Overall, the lighting for the show was very dramatic and relied heavily on the contrasts created between the varied backlighting and the white underlighting at the front of the stage. The platform lighting was intense enough, due to output and also the proximity of the musicians, to keep down the ISO with reasonably fast shutter speeds.
If the Reverend is conspicuously absent from this set, it's because the drummer was hidden behind a fortress of percussion. Featuring far too many pieces to count, the drum kit all but obscured the Rev. Adding insult to injury, lighting on the drummer was almost entirely atmospheric during the first three songs, with little to highlight the impressive kit or its owner.Aside from the man behind the curtain keeping the beat, bassist Johnny Christ was the most subdued character on stage, playing at the front of the stage on occasion, but mostly content to play behind Shadows, Vengeance, and Gates.

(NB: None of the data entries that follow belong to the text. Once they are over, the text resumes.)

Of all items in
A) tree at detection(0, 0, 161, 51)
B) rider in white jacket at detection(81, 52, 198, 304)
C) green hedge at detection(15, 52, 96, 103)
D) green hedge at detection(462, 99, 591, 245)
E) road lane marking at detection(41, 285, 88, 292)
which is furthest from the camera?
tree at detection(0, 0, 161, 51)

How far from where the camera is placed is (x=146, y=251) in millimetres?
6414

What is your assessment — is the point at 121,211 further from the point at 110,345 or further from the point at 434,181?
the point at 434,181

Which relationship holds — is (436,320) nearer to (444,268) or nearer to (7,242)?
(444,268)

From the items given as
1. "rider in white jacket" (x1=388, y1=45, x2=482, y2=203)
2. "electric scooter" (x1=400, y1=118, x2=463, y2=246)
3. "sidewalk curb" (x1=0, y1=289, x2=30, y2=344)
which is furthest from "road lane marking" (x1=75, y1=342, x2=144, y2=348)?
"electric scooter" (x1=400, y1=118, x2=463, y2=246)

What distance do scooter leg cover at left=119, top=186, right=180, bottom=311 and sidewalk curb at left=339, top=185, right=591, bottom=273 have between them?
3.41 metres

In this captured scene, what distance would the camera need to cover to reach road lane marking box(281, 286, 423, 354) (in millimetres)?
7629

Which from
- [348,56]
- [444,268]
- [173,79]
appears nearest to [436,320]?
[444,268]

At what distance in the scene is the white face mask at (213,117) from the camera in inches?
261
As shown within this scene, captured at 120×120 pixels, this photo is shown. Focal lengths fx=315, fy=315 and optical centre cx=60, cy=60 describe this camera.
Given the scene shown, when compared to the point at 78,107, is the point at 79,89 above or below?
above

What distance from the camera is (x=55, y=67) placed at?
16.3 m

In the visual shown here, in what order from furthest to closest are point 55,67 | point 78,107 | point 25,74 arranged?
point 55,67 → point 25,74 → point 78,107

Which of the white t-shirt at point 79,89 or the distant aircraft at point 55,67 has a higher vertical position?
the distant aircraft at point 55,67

For Avenged Sevenfold's set, the Nikon 17-55mm f/2.8 never left the camera. As per usual, the wide-to-short-tele range was perfect for capturing the energetic live set Avenged Sevenfold brought while shooting from the pit.
Throughout the three-song shoot, the midrange zoom was locked at f/2.8, which made the most of the light on stage and helped keep shutter speeds up.
Though the 17-55mm provided the perfect range for the front-stage shooting, I would have liked the opportunity to get some longer shots with the 70-200mm f/2.8. I think the flatter perspective and different angles afforded from positions outside the pit would have been a nice compliment to the 17-55's images.
Thanks to the warm light coming up through the grates of the front platforms, the mobile band members were well lit so long as they performed above the lights. In a relative luxury, the intensity of these lights was generally enough to shoot between ISO 1000 and 1250. Shutter speeds ranged from 1/80 to 1/250, but mostly hovered around 1/160 second.
The flipside of these bright lights was that the remaining atmospheric lighting was generally less intense and served primarily to compliment the dramatic underlighting. This was most problematic with M. Shadows, whose continual roaming on stage did not always include pauses on the lit platforms.
A big thanks to Brandon at the Pageant for hooking up a pair of earplugs after I lost mine after photographing openers the Black Tide.